Bisnis.com, JAKARTA – Vietnam diperkirakan mencatat panen biji kopi terbesar dalam empat tahun terakhir pada musim panen 2025–2026 yang dimulai bulan Oktober berkat kondisi cuaca yang mendukung.
Melansir Bloomberg, Jumat (19/9/2025), produksi kopi Vietnam dalam musim panen kali ini diproyeksikan mencapai 1,76 juta ton atau sekitar 29,4 juta karung berukuran 60 kilogram, naik 6% dibanding tahun sebelumnya.
Lonjakan produksi ini diharapkan mampu memenuhi ketatnya pasokan global sekaligus memberi tekanan pada harga kopi dunia yang sempat melambung hingga 42% pada Agustus 2025 lalu.

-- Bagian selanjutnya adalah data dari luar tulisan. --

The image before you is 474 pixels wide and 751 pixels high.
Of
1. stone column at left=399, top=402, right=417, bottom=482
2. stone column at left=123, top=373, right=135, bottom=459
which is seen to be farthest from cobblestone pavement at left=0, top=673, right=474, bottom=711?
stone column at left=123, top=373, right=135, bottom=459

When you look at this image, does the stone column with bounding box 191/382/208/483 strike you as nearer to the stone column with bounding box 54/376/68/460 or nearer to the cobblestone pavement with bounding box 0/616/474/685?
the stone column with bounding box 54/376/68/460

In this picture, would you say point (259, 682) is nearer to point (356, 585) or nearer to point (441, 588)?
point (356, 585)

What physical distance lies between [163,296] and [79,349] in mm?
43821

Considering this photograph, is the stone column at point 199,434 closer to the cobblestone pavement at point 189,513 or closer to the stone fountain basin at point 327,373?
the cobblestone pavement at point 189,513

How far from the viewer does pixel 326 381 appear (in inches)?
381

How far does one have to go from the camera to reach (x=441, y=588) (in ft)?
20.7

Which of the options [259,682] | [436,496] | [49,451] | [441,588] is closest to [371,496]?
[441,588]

Trinh Duc Minh, Ketua Asosiasi Kopi Buon Ma Thuot mengatakan pohon kopi saat ini dalam kondisi baik, sehingga panen akan dimulai bulan depan.

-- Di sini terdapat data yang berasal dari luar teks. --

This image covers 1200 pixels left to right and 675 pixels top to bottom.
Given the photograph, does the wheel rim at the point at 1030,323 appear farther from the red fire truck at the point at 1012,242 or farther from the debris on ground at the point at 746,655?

”Curah hujan melimpah membuat musim tanam kali ini berjalan ideal,” jelasnya seperti dikutip Bloomberg.
Sebagai produsen robusta terbesar di dunia, Vietnam berpotensi menutup kekosongan pasokan global setelah dua musim panen sebelumnya mengecewakan. Kondisi ini juga membuka jalan bagi peralihan permintaan dari arabika ke robusta yang lebih terjangkau, terutama di tengah ketidakpastian pasokan Brasil dan gejolak pasar akibat kebijakan tarif Amerika Serikat.
Kopi robusta merupakan jenis kopi yang banyak diminati dan biasanya dipakai untuk kopi instan dan espresso.
Departemen Pertanian Amerika Serikat (USDA) bahkan memperkirakan panen Vietnam tahun depan bisa menembus 31 juta karung, tertinggi sejak musim 2021–2022. Sementara survei Bloomberg mencatat estimasi produksi berkisar antara 27 juta hingga 32 juta karung.
Harga kopi yang tinggi mendorong petani Vietnam meningkatkan pengelolaan tanaman, menambah pemupukan, memperluas lahan, bahkan beralih dari tanaman durian ke kopi. Salah satu produsen, EaPok Coffee JSC di Dak Lak, memperkirakan produksi mereka akan melonjak 30% dibanding tahun lalu.
Namun, masih ada tantangan yang mengintai produksi kopi. Curah hujan berlebih saat panen dapat menghambat proses pengeringan, memperlambat distribusi, dan menurunkan mutu biji. Selain itu, lonjakan konsumsi domestik yang diperkirakan naik 22% menjadi 4,9 juta karung berpotensi menekan ekspor.
“Stok global masih ketat, sehingga harga kemungkinan tetap tinggi dalam jangka pendek,” kata Daryl Kryst, Wakil Presiden StoneX Group Inc. untuk komoditas pertanian di Asia.